This should have happened when we removed most of MAINTAIN_BACKWARDS_COMPATIBILITY artifacts. Its not practical move SHA1 into Weak:: namespace or "typedef SHA256 SHA" because SHA1 is too intertwined at the moment.
In the interim, maybe we can place SHA1 in both CryptoPP:: and Weak:: namespaces. This will allow us to transition into Weak::SHA1 over time, and signal to users SHA1 should be avoided.
They are giving ARIA and BLAKE2 trouble. It looks like SSE4 support appeared in the GCC compiler around 4.1 or 4.2. It looks like SHA support appeared in the GNU assembler around 2.18
Initially we performed a 32-bit word-size ByteReverse() on the entire 64-byte buffer being hashed. Then we performed another fix-up when loading each 16-byte portion of the buffer into the SSE2 registers for SHA processing. The [undesired] consequence was byte swapping and reversals happened twice. Worse, the call to ByteReverse() produced 16 bswaps instead of 1 call pshufb, so it was orders of magnitude slower than it needed to be.
This check-in takes the sane approach to byte reversals and swapping. It performs it once when the message is loaded for SSE processing. The result is SHA1 calculations drop from about 3.0 cpb to about 2.5 cpb.
Previously, all 1024-bit tests were run, and then 2048-bit tests were run. Splitting them meant there were two entries for DSA-RFC6979/SHA-1, two entries for DSA-RFC6979/SHA-256 and so on. Now there will be one entry output during testing.
sha2.txt and sha3.txt are just collections of other files, so they don't take up much space.
This commit stens from and exception when running 'cryptest.exe tv sha2' and 'cryptest.exe tv sha3'. Its not obvious the name of the file to be run sha2_224_fips_180.txt. Users should not have to hunt for the reason sha2 and sha3 do not work.
sha2.txt and sha3.txt are just collections of other files, so they don't take up much space.

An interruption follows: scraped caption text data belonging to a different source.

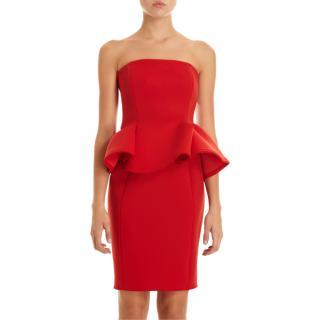 Lanvin Runway Red Peplum Dress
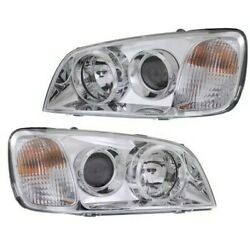 9210139550, 9210239550 Hy2503131, Hy2502131 Headlight Lamp Left-and-right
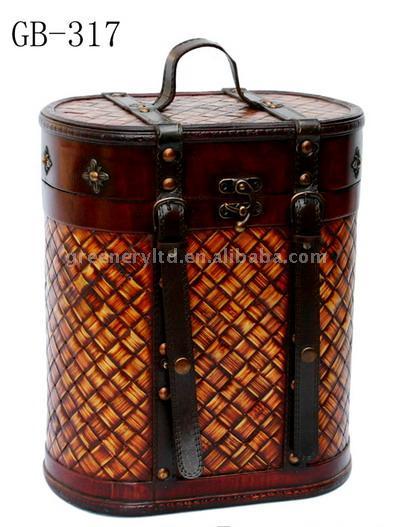 Wine Box (Вино Box)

This commit stens from and exception when running 'cryptest.exe tv sha2' and 'cryptest.exe tv sha3'. Its not obvious the name of the file to be run sha2_224_fips_180.txt. Users should not have to hunt for the reason sha2 and sha3 do not work.
regtest.cpp is where ciphers register by name. The library has added a number of ciphers over the last couple of years and the source file has experienced bloat. Most of the ARM and MIPS test borads were suffering Out of Memory (OOM) kills as the compiler processed the source fille and the included header files.

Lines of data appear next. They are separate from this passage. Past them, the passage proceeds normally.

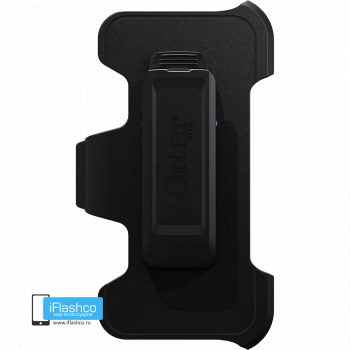 Клипса - подставка для чехла OtterBox Defender iPhone 5 / 5S / SE / 5C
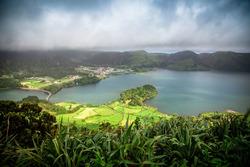 Азорские острова, Ралли Азор 2016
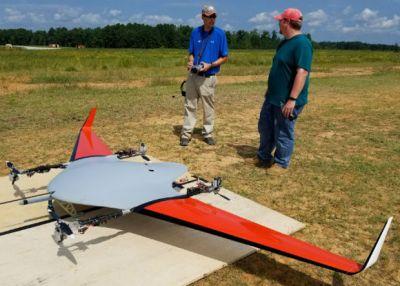 Беспилотное «летающее крыло» получило управление вектором тяги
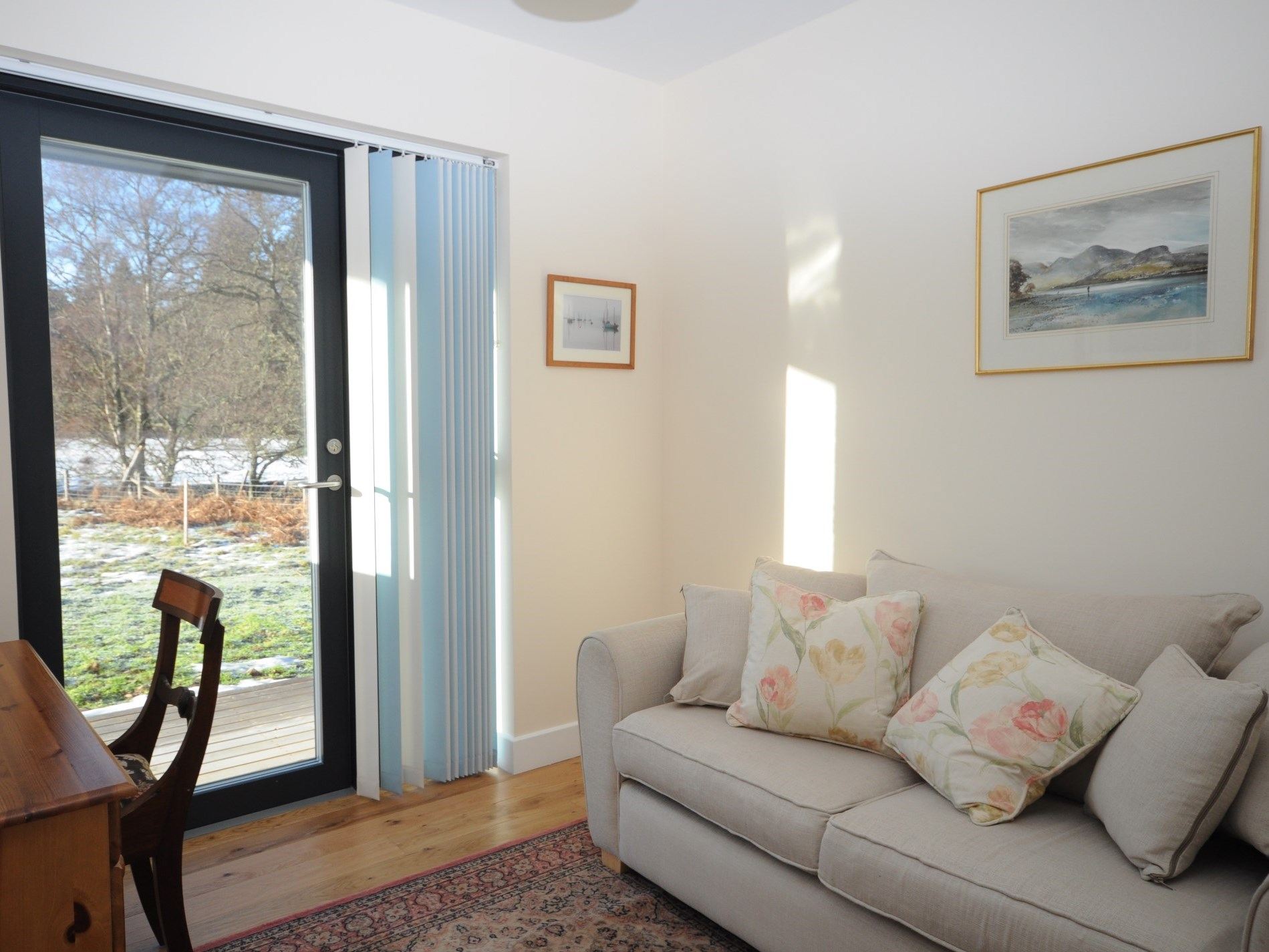 3 Bedroom Cottage in Ardgay, Inverness, Loch Ness & Nairn, Highlands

This won't stop the OOM kills, but it will help the situation. An early BeagleBoard with 512 MB of RAM is still going to have trouble, but it can be worked around by building with 1 make job as opposed to 2 or 4.
The ARIA S-boxes could leak timining information. This commit applies the counter measures present in Rijndael and Camellia to ARIA. We take a penalty of about 0.05 to 0.1 cpb. It equates to about 0 MiB/s on an ARM device, and about 2 MiB/s on a modern Skylake.
We recently gained some performance though use of SSE and NEON in ProcessAndXorBlock, so the net result is an improvement.
Tune CRYPTOPP_ENABLE_ARIA_SSE2_INTRINSICS and CRYPTOPP_ENABLE_ARIA_SSSE3_INTRINSICS macro for older GCC and Clang. Clang needs some more tuning on Aarch64 becuase performance is off by about 15%.
Add additional NEON code paths.
Remove keyBits from Aarch64 code paths.
The SSSE3 intrinsics were performing aligned loads using _mm_load_si128 using user supplied pointers. The pointers are only a byte pointer, so its alignment can drop to 1 or 2. Switching to _mm_loadu_si128 will sidestep potential problems. The crash surfaced under Win32 testing.
Switch to memcpy's when performing bulk assignment x[0]=y[0] ... x[3]=y[3]. I believe Yun used the pattern to promote vectorization. Some compilers appear to be braindead and issue integer move's one word at a time. Non-braindead compiler will still take the optimization when advantageous, and slower compilers will benefit from the bulk move. We also cherry picked vectorization opportunities, like in ARIA_GSRK_NEON.
Remove keyBits variable. We now use UncheckedSetKey's keylen throughout.
Also fix a typo in CRYPTOPP_BOOL_SSSE3_INTRINSICS_AVAILABLE. __SSSE3__ was listed twice.